1 - Constituem despesas do FSSSE as que resultem de encargos decorrentes da aplicação do presente decreto-lei, designadamente:

a) Encargos necessários ou decorrentes da realização dos seus objetivos, conforme definidos no artigo 2.º;

b) Encargos de liquidação e cobrança da contribuição extraordinária sobre o setor energético incorridos pela AT, correspondentes a uma percentagem de 3 % da receita referida na alínea a) do n.º 1 do artigo anterior.

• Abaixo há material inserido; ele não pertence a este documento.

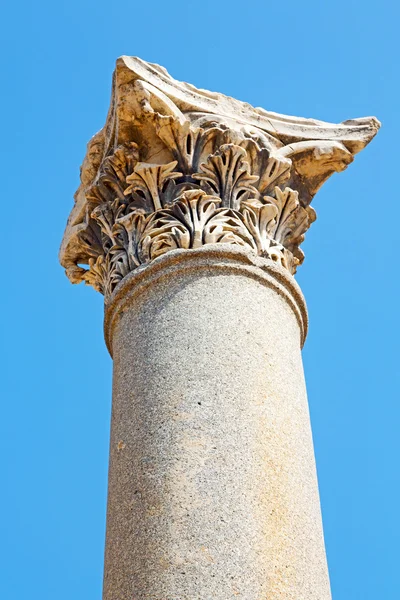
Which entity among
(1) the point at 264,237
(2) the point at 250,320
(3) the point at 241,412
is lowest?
(3) the point at 241,412

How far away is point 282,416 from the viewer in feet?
23.2

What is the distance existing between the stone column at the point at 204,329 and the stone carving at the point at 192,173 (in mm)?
16

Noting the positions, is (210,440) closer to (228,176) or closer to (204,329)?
(204,329)

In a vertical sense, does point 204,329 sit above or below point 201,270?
below

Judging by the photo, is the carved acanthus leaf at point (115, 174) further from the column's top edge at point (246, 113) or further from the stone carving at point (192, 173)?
the column's top edge at point (246, 113)

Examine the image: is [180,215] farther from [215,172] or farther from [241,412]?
[241,412]

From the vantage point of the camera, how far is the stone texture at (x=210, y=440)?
19.9ft

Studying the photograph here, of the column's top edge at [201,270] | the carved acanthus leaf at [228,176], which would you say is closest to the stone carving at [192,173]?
the carved acanthus leaf at [228,176]

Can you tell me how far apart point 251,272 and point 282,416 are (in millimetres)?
1485

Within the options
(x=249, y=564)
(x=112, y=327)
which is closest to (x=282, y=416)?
(x=249, y=564)

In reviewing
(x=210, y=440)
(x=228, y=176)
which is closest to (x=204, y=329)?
(x=210, y=440)

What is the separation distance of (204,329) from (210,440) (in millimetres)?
1075

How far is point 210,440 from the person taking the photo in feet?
21.6

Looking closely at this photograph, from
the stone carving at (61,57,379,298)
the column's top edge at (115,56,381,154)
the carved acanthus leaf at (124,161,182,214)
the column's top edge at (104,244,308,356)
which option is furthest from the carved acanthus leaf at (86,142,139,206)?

2 - As verbas do FSSSE são afetas aos seguintes fins:

a) Cobertura de encargos decorrentes da realização do objetivo definido na alínea a) do artigo 2.º no montante até um terço da receita referida na alínea a) do n.º 1 do artigo anterior;

b) Cobertura de encargos decorrentes da realização do objetivo definido na alínea b) do artigo 2.º no montante remanescente.

3 - O montante referido na alínea a) do número anterior inclui o montante referido na alínea b) do n.º 1.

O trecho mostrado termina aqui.